Hi, we disable the superresolution module in our training script by using the argument --use_sr_module False.
The problem has been solved,thank you so much. And I find the gpu memory is fluctuating from 7000mb to 23000mb,it's the first time I saw such drastic fluctuations in gpu memory during training, it should generally stable at a certain value,is it normal in sherf training? The total memory of 3090 is 24000mb,so I am afraid this will cause OOM problem during training,should I decrease the batch or workers?now I'm using two 3090 and set batch=2,workers=2.
But when I train the model on renderpeople dataset,I encountered CUDA out of memory. I use one 3090,and set batch=1,workers=0
Hi, thanks for reporting the issue. We did not observe the CUDA out of memory issue in V100. I think possible solutions are to decrease the number of samples in a ray or further decrease chunk size in line 355 of file in sherf/training/volumetric_rendering/renderer.py.
Thanks for replying.And when I validating the model on zjumocap,I found the image in CoreVIew_313 and CoreView_315 can not be read,the image'name is like:CoreView_313Camera(1)_1441_2019-08-23_16-09-37.378.jpg,but the network can't read and get the error: FileNotFoundError: No such file: '/media/data4/zju_mocap/CoreView_313/Camera (1)/0001.jpg'
Hi, I have checked the zju_mocap data set and find this file do exist in the directory. Could you have a further check? If you have further questions, please let me know.
But when I train the model on renderpeople dataset,I encountered CUDA out of memory. I use one 3090,and set batch=1,workers=0
I have the same problem, and i have tried to decrease chunk size even to 50000, but it seems helpless.
Hi, thanks for letting me know. Maybe one possible reason is due to that V100 has large GPU memory than 3090. In our implementation, we render the whole image. One possible solution is to calculate the loss on patches. I will provide a training recipe with patch-level loss soon. Or you can implement it by modifying the sampling function.
@yejr0229 Hi I meet the same problem as you fatal error: cuda_runtime_api.h: No such file or directory Could you please tell me how to solve this?

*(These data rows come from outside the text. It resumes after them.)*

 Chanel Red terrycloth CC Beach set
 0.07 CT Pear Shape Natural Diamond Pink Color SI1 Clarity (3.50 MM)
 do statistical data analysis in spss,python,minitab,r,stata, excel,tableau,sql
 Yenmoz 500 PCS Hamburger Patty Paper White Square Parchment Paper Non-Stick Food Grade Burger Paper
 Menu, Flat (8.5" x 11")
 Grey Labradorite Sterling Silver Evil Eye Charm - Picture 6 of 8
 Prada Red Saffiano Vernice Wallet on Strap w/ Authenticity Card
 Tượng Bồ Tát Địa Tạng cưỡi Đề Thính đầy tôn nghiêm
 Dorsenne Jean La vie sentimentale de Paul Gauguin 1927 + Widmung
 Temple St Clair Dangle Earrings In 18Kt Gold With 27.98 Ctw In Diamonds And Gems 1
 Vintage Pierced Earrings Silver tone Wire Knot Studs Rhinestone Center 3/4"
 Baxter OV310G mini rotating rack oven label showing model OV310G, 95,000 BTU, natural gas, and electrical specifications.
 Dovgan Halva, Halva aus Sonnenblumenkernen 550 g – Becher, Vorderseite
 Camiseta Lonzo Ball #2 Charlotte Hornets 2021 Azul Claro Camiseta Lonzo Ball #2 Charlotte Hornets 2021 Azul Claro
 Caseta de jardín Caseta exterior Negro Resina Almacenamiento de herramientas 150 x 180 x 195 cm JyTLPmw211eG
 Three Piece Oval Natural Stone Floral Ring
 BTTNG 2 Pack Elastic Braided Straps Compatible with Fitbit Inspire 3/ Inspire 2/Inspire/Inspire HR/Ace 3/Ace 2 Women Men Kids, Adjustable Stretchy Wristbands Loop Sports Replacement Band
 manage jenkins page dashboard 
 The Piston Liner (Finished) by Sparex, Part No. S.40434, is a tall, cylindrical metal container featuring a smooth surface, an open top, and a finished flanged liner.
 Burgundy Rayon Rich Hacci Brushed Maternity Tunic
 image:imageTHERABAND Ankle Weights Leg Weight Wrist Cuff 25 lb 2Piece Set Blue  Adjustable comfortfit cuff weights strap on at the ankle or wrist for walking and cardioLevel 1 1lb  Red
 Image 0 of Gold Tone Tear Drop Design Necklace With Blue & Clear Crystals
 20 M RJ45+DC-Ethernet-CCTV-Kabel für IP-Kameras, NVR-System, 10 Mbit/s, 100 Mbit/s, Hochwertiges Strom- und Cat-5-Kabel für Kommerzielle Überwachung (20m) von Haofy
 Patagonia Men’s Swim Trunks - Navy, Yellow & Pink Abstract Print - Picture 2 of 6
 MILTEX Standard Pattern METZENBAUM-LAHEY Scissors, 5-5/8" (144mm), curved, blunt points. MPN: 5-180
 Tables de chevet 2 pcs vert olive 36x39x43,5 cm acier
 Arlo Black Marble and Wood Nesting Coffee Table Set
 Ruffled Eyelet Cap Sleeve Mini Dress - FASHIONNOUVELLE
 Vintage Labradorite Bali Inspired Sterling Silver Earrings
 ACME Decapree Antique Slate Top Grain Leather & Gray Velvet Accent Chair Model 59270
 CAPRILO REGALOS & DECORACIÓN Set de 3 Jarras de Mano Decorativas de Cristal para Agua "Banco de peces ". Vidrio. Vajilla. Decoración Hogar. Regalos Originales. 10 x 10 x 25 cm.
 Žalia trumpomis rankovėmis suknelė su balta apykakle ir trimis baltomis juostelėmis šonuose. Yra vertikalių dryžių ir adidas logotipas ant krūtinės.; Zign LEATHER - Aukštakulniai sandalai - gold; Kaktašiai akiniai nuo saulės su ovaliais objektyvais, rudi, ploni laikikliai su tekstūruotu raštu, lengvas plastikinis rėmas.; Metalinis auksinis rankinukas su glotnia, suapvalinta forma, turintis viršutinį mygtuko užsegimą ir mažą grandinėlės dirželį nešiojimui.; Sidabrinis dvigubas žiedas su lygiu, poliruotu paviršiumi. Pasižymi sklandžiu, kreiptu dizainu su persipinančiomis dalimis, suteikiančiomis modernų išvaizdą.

Thank you for your great work.I follow your install instruction,and use one RTX 3090 for training,but I encounter this error:
In file included from /home/yejr/.cache/torch_extensions/py38_cu113/bias_act_plugin/b46266ff65f9fa53c32108953a1c6f16-nvidia-geforce-rtx-3090/bias_act.cpp:14:0: /home/user/miniconda3/envs/sherf/lib/python3.8/site-packages/torch/include/ATen/cuda/CUDAContext.h:5:10: fatal error: cuda_runtime_api.h: No such file or directory
include
compilation terminated. ninja: build stopped: subcommand failed.
can you help me deal with it?